4K: Is The Bright Future Of TV Just Around The Corner?


Pressing Play On 4K Ultra HD TVs

Besides cable company drama and smart TV flops, the cable television industry has been making little waves on the consumer level. Enter 4K Ultra HD TVs, a brighter screen technology that delivers four times the resolution of our current 1080p HD TVs. While this kind of picture resolution is creating a buzz in an otherwise stagnant broadcast industry, will 4K be the plasma screen of this era or another 3D-esque fad that's destined to fizzle out?

SEE ALSO: Can New TV Technology Save Television?

What Is 4K?

Presently, the brightest screen quality we can get from an HD TV is 100 nits (nits is a unit used to measure luminance). To put this into perspective, the average 100-Watt light bulb radiates 18,000 nits. When compared to what we can fit in a single lamp, our current television capabilities are significantly limited in clarity and color. Not only do our HD TVs pale in comparison to light bulbs, their 100-nit range is considerably below what our current film and digital cameras can capture.

What 4K does is bridge this divide between the abilities of what cameras can shoot and what we can actually deliver on screen. Ultra HD TVs project 4,000 nits, bringing a picture that is brighter and crisper in quality than what we've seen previously on the market. Yet it took the broadcast world 20 years, from the first HD TV transmissions in Europe in 1990, to completely switch over to HD in 2009—how long until we can expect 4K to be the standard way we watch our content?

4K's Challenges

One of the biggest obstacles inhibiting 4K from becoming the foremost screen technology for media content is the major adjustments that would need to occur for that to happen. In order to manage the 4,000 nits of Ultra HD, the production pipeline would need a complete overhaul, including editing, mastering, and delivery adjustments. For the content creation field to follow through with an undertaking like that, the end result would need to come with the promise of a 'sure-thing'—that is, the demand for 4K would need to be significantly larger than it is now. With only 80,000 Ultra HD sets sold in the U.S. last year, little content is being made in 4K, which provides even less of an incentive for consumers to purchase sets.

The Present And Future Of 4K Ultra HD

Broadband, however, is unsurprisingly getting a leg up on cable and embracing the new screen technology.
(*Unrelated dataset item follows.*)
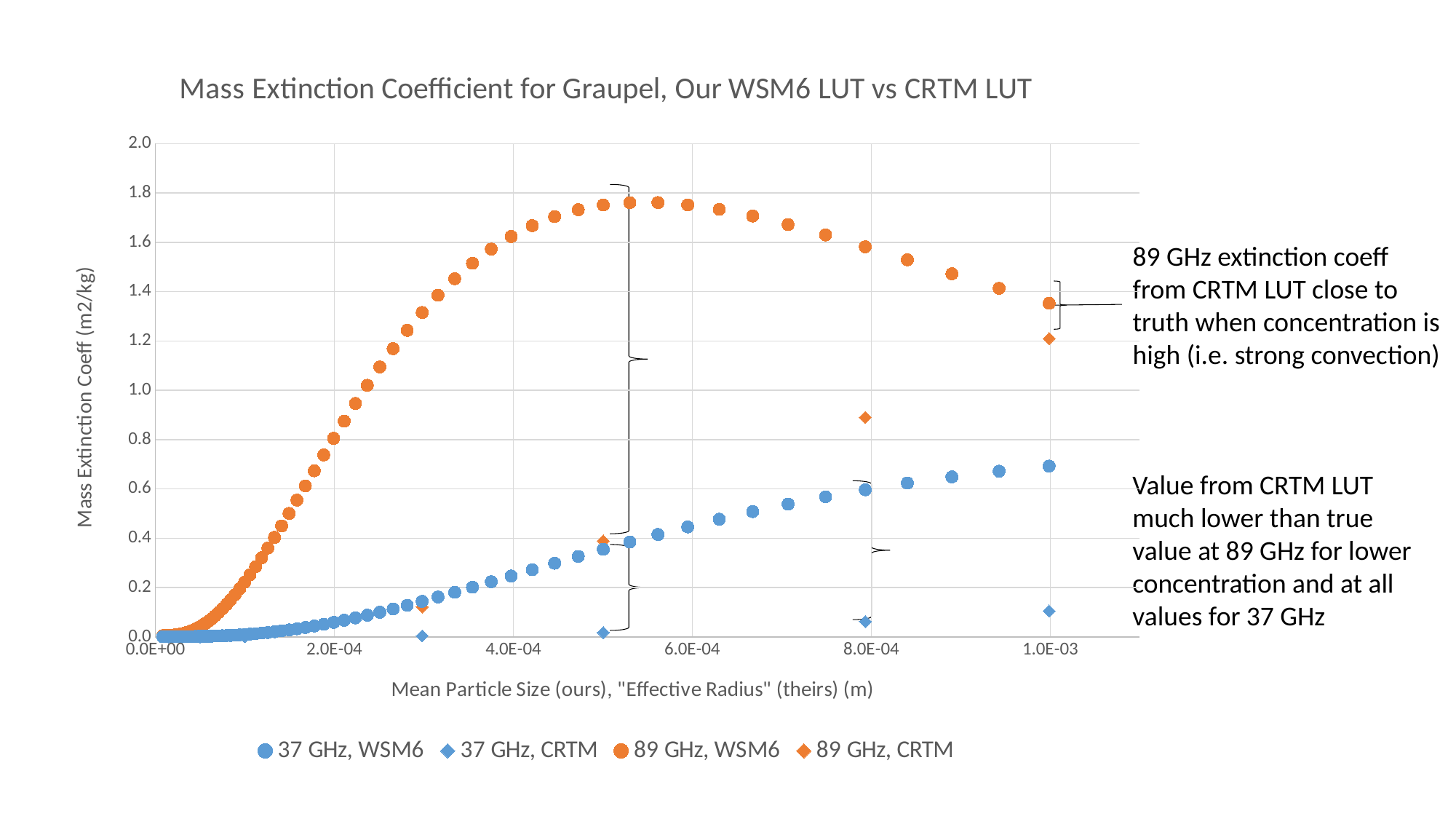
Is the value of the 89 GHz, WSM6 series at 1.0E-03 greater or less than 1.2? greater What is the title of the chart? Mass Extinction Coefficient for Graupel, Our WSM6 LUT vs CRTM LUT What kind of chart is shown on the slide? scatter chart How many series does the legend list? 4 Is the value of the 89 GHz, CRTM series at 8.0E-04 greater or less than 1.0? less Which series reaches the highest mass extinction coefficient on the chart? 89 GHz, WSM6 Is the peak value of the 89 GHz, WSM6 series greater or less than 1.6? greater At 1.0E-03, which is larger: the 89 GHz, WSM6 value or the 89 GHz, CRTM value? 89 GHz, WSM6 What is the label of the y axis? Mass Extinction Coeff (m2/kg) At 8.0E-04, which is larger: the 37 GHz, WSM6 value or the 37 GHz, CRTM value? 37 GHz, WSM6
Streaming services such asNetflix, Amazon, and Microsoft Video have already partnered with Dolby Vision, one of the first adopters of 4K Ultra HD. A WiFi connection isn't the only common thing that'll let you experience clearer and sharper picture quality; product companies like GoPro and Panasonic are creating personal cameras that can record in 4K.

So, are 4K Ultra HD sets the natural next step in the way we watch our favorite shows and movies? "Everything will support the next generation TV technology at some point," writes Wired writer, Roberto Baldwin. " The question is, will it be worth the hassle of upgrading an entire industry for more pixels."